A containerized on-premise data platform I built for a multinational retail scenario. PostgreSQL, Spark, and Apache Airflow run as a five-service Docker Compose stack. A PySpark medallion pipeline (Bronze raw Parquet to Silver joined frame to Gold three-table dimensional model) flows through partitioned writes, broadcast joins, and explicit caching. Airflow orchestrates the pipeline daily with parameterized stock-vs-scaled execution from the same DAG.
Nova Retail Group is a fictional multinational retail and logistics organisation specialising in e-commerce, product distribution, and customer fulfillment. Their analysts and operations teams depend on a centralised PostgreSQL warehouse to answer questions about sales performance, regional behaviour, and product profitability. Their existing pipeline was a collection of manually executed Python scripts against fragmented database environments, with no historical preservation and no orchestration.
The brief identified four specific engineering constraints. Fragmented infrastructure: the organisation lacked a standardised environment for reproducible deployment. Manual ETL execution: workflows depended on operators remembering to run scripts in the right order. Limited historical data preservation: raw data was transformed in flight and discarded, so re-running analysis with new parameters meant re-ingesting from source. Runtime bottlenecks at growing volumes: pandas-based in-memory pipelines struggled past 100K-row datasets.
I was engaged as the on-premise data engineer responsible for transitioning Nova Retail from this fragmented, manual environment to a containerised, scheduled, distributed data platform. The deliverable had to do five things: deploy PostgreSQL reproducibly via Docker, build distributed PySpark ETL pipelines, implement Bronze/Silver/Gold medallion architecture, automate execution through orchestration, and support both production scheduling and ad-hoc scaled testing from the same DAG.
Dataset note: Nova Retail uses the public Olist Brazilian e-commerce dataset. This same dataset appears in PayFlow earlier in this portfolio. PayFlow demonstrates classical normalised warehousing; Nova Retail demonstrates production-grade infrastructure (Docker, Airflow, medallion). Different engineering angles on the same dataset.

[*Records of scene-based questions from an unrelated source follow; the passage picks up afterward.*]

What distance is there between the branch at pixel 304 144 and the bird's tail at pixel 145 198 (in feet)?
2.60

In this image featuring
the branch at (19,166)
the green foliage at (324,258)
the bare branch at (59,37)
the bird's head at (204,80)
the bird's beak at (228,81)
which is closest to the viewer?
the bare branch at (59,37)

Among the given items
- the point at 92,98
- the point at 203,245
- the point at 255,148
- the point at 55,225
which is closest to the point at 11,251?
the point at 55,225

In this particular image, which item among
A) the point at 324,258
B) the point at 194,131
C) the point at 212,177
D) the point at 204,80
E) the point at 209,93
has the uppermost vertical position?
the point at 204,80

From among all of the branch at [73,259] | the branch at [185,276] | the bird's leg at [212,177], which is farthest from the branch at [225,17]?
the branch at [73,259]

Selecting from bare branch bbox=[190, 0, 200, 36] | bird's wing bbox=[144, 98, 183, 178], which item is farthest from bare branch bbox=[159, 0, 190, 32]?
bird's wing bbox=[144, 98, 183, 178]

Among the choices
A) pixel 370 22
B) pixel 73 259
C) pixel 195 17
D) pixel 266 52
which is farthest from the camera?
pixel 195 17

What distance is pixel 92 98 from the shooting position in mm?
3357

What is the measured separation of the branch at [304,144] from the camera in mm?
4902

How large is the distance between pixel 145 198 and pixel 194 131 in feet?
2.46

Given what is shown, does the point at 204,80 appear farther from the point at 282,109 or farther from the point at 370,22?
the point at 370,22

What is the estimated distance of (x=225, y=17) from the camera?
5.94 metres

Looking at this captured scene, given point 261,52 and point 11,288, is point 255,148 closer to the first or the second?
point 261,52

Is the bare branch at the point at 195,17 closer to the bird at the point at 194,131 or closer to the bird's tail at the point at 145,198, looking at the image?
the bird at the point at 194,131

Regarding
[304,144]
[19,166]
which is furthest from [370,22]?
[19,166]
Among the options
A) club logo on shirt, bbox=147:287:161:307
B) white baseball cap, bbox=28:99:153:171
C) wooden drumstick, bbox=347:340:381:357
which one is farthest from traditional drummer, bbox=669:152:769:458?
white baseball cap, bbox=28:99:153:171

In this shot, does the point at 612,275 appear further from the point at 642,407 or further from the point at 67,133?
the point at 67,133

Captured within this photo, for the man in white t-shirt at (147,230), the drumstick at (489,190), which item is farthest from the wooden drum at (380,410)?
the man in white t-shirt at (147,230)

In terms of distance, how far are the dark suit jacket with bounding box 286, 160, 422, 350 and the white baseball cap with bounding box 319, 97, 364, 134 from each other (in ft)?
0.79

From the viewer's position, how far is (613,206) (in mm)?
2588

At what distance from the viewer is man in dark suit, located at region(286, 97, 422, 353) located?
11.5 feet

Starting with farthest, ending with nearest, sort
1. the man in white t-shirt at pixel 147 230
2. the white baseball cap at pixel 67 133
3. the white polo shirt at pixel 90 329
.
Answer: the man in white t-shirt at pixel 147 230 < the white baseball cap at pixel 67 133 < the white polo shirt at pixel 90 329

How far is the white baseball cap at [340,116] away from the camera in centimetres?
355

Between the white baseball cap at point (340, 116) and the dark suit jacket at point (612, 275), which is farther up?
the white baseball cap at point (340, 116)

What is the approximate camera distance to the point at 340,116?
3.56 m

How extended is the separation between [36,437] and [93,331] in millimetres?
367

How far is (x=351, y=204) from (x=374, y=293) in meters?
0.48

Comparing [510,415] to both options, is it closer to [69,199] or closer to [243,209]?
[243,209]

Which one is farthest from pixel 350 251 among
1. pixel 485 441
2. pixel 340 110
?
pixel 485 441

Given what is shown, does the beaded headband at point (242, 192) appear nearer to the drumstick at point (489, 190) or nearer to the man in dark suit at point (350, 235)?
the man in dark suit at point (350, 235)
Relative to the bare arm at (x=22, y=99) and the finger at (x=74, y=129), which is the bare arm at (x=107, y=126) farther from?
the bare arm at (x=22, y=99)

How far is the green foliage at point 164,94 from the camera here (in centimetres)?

The entire platform runs as a five-service Docker Compose stack. PostgreSQL 15 as the warehouse, a custom Spark container as the execution environment, and Apache Airflow's three components (init, webserver, scheduler) as the orchestration layer. Persistent named volumes keep data across restarts. A health check on PostgreSQL gates dependent services from starting before the database is genuinely ready. One docker-compose up brings the whole stack online.
The Spark container is "sidecar Spark": it runs sleep infinity and stays alive as a long-lived execution environment. Airflow doesn't run Spark itself. When the DAG triggers, the BashOperator calls docker exec spark /opt/spark/bin/spark-submit ... to inject jobs into the running Spark container. This keeps orchestration decoupled from execution, lets Airflow restart independently of Spark, and matches the topology used when deploying against a managed cluster (Databricks, EMR, Dataproc) where docker exec becomes a cluster-submit API call.
The Airflow DAG accepts two parameters via Airflow's native Param API: scale_data (boolean, defaults to false) and scale_multiplier (integer 1-5, defaults to 2). Scheduled runs use the defaults, producing analytical truth from real Olist data. Manual triggers via the Airflow UI surface a form letting the operator request a scaled run for architecture validation. Both flow through the same DAG, the same Spark container, the same pipeline code. Only the environment variables passed through docker exec change.
with DAG( dag_id="retail_etl_pipeline", schedule_interval="0 6 * * *", # daily at 06:00 UTC params={ "scale_data": Param(False, type="boolean"), "scale_multiplier": Param(2, type="integer", minimum=1, maximum=5), }, ) as dag: run_spark_etl = BashOperator( task_id="run_full_etl_pipeline", bash_command=( "docker exec " "-e SCALE_DATA={{ 'true' if params.scale_data else 'false' }} " "-e SCALE_MULTIPLIER={{ params.scale_multiplier }} " "spark /opt/spark/bin/spark-submit " "--master local[*] " "/opt/retail_project/etl/run_pipeline.py" ), )
The Jinja templating ({{ params.X }}) interpolates parameters into the docker exec -e flags at trigger time. The pipeline reads them as environment variables and adjusts behaviour accordingly.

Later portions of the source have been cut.